Sin embargo, lo más particular de esto es que la escritura de la Ley de las XII Tablas, y por tanto, el reconocimiento de la dignidad Necesaria de lxs muertxs, fue el resultado de un tránsito por el que aquello que “se debía hacer” dejaba de ser anunciado por palabras de sacerdotes (como mensajeros de los dioses) y pasaba a ser escrito, grabado en un texto público al que todo el mundo pudiera acceder. Esto fue lo que garantizaba que la igualdad de condiciones y dignidad en el trato a lxs muertxs no fuera violada por intereses privados. Y por eso, es que a la República se le llamó así, como todxs sabemos: la res pública, la cosa pública, aquello que nos interesa a todxs (inter-est; está entre todxs, nos une y separa como un océano a las islas que lo habitan). Pareciera entonces, que es en la dignidad de lxs muertxs que reposa el sentido de lo propiamente político, frente a lo prepolítico de las justicias sanguíneas de la Guerra de Troya. No se puede llamar República a un lugar que desestima a lxs muertxs en una suerte de totalitarismo vitalista que niega lo innegable, que niega la textura de lxs muertxs. Reformularía entonces, los propósitos modernos, especialmente los kantianos, con respecto del carácter del derecho que deseaban instaurar: frente a un derecho cosmopolita (que alberga a todo ser humano en estado civil en el mundo), siempre me decantaré por un derecho necropolita.

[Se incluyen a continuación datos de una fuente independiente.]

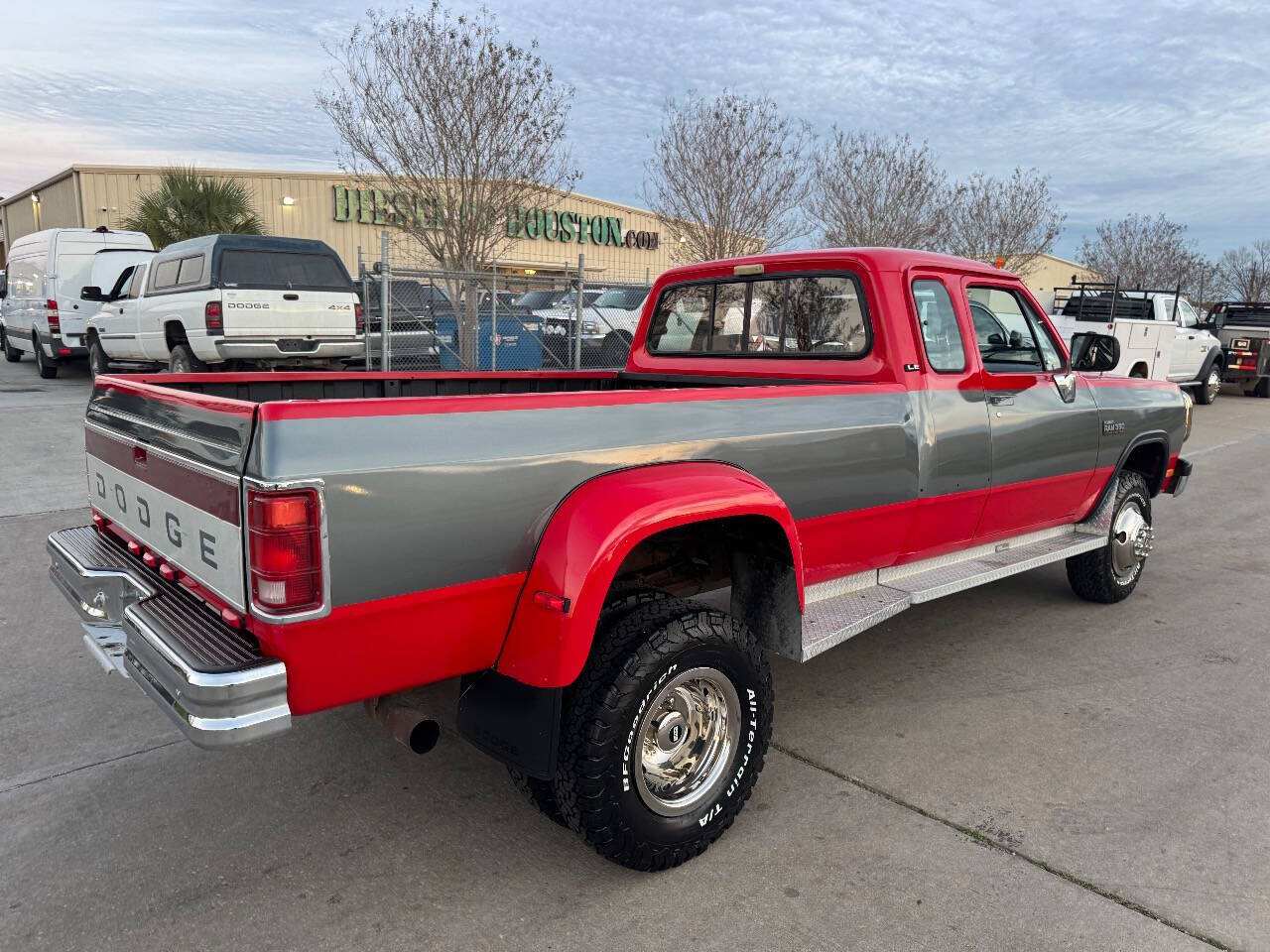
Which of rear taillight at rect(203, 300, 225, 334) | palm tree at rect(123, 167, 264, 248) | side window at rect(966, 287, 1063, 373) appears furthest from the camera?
palm tree at rect(123, 167, 264, 248)

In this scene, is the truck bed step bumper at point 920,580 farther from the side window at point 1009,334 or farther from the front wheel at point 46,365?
the front wheel at point 46,365

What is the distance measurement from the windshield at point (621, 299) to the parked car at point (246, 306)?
23.1ft

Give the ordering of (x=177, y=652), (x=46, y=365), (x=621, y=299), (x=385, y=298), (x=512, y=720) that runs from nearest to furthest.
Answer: (x=177, y=652), (x=512, y=720), (x=385, y=298), (x=46, y=365), (x=621, y=299)

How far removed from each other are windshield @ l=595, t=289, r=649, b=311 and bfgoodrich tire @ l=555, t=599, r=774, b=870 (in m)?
15.5

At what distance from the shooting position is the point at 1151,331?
15188 mm

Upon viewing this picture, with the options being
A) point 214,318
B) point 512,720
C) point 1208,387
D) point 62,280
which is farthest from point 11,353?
point 1208,387

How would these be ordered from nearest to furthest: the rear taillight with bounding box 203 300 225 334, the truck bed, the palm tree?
the truck bed, the rear taillight with bounding box 203 300 225 334, the palm tree

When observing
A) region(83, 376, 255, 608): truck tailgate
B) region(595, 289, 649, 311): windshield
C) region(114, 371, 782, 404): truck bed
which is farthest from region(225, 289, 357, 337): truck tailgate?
region(83, 376, 255, 608): truck tailgate

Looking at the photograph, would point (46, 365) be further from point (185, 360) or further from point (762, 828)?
point (762, 828)

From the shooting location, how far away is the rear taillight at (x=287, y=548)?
2100 mm

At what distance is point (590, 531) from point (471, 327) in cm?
1194

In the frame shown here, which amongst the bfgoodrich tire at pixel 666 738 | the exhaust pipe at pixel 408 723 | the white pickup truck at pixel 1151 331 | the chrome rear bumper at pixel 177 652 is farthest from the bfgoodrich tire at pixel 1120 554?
the white pickup truck at pixel 1151 331

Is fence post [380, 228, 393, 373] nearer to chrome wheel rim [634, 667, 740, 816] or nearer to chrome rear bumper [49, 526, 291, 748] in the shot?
chrome rear bumper [49, 526, 291, 748]

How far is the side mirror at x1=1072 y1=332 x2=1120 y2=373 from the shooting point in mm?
4691
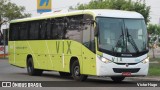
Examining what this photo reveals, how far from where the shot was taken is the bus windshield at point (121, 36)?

Por eso pensaba que aceptar la muerte G era desearle, en pasado, a posteriori (pero no por eso más tramposo o con menos gracia que si fuera a priori) una vida y una muerte insustituibles. Le deseo una muerte cargada de una verdad que sirva, como el famoso pelo rojo de Chesterton en Lo que está mal en el mundo, como punto de apoyo arquimédico que se constituya en instransitable, irrebasable, como criterio de lo que está bien y lo que está mal. Le deseo una muerte llena de respeto: que nadie camine sobre ese espacio que solo ella ocupa, le deseo, en definitiva, la verdad de la muerte como la verdad de lo que yo amo que esté en esta tierra que piso, en la que siempre te reconoceré y recordaré.